Als je een switchpakje aan de showmaster hangt kan hij ook aan/uit schakelen met de faders hoor.  :Roll Eyes (Sarcastic):

----------


## renevanh

Kostendrukkende tip: kijk ook tweede hands!
Derby's en strobo's worden voor een paar tientjes weg gedaan. Nieuw lampje erin en klaar.

Haken: Deze of vergelijkbare gebruiken, kunnen 50kg hebben (let wel op buisdiameter!). Halfcouplers kunnen doorgaans meer gewicht hebben.

----------


## rick1993

Wat dacht je van eens showtec scanmaster 2 MKII, deze kost 209 euro en heeft 192 kanalen  :Smile: . Er zijn 12 knoppen en bij elke knop kun je de 8 faders gebruiken. Je kunt er dus 12 dingen aan koppelen. 4 knoppen voor de ledparren en dan heb je er nog 8 over voor effecten.

Rick

----------


## DJ-Jan

Je ziet het Rob genoeg mogelijkheden.
het is maar net wat je er ook in de toekomst van licht erbij wil kopen (meer scanners bijv of movingheads)

----------


## dj_rob

Nou, ik wil voorlopig even niet te veel geld uitgeven
Ik zat te denken aan 4 ledparren (mogen van mij met z'n 4en tegelijk gestuurd worden, als dat kan) met daartussen:

Derby - Scanner - Stroboscoop 
of
Scanner - Derby - Scanner (aangezien de meeste scanners ook gewoon als strobo gebruikt kunnen worden :Big Grin: )

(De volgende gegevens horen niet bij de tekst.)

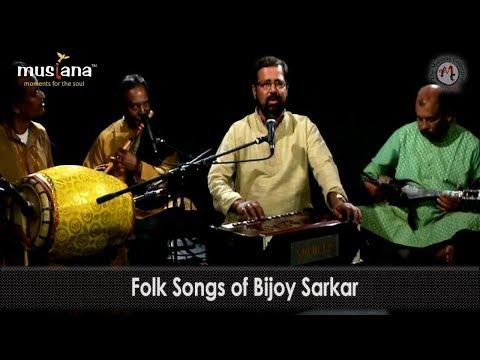 Kiran Chandra Roy| Folk Songs | Bijoy Sarkar | Rare Recording | Bangladesh | Musiana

Deze effecten zijn allemaal dmx gestuurd uiteraard, dus niet met switchpacks..
Voor een mengpaneel vind ik 100 euro eigenlijk wel zat, eventueel zou die van 129 nog gaan maar dat is echt mijn max. Ik hoef niet zo veel rekening te houden met uitbreiding. Tegen de tijd dat mijn portemonnee weer is bijgekomen van deze zooi is het wel weer tijd voor een ander mengpaneeltje dan..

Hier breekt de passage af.